Миронов молча наблюдал за перемещением-топтанием Алехи, прислушивался к беззлобной шутке казаков и делал вид, что ничего не видит и ничего не слышит. Знал он, что видимая неповоротливость этого увальня казака была обманчивой, за ней скрывалась огромная сила, а в боевой обстановке к ней неожиданно прибавлялись быстрота, стремительность и хладнокровная расчетливость – то есть срабатывала истинная казачья смекалка и, как говорится, стопроцентная надежность. «С этим казаком можно идти в разведку» – такую оценку заслуживал Алеха.
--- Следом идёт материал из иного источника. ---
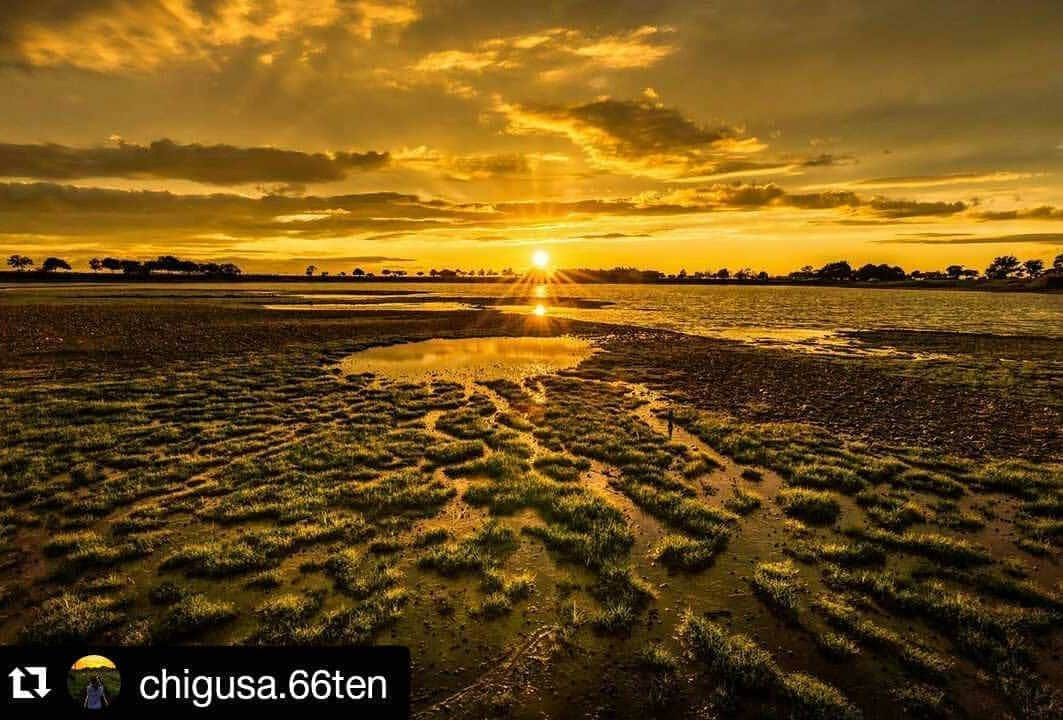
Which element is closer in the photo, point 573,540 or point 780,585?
point 780,585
Но во второй раз Алеха не пошел в разведку. Почему? Никто не хотел подозревать его в трусости, да и сам он не поверил бы, если бы даже его обвинили в этом. И вот что странно, не верил, а в разведку, очередную и страшную, не пошел. То ли предчувствием томимый, то ли не мог прийти в себя от того, первого похода, когда в смертельной схватке с японским разведчиком сошлись. Верткий и сильный враг вцепился в горло и сдавливал, как железными тисками...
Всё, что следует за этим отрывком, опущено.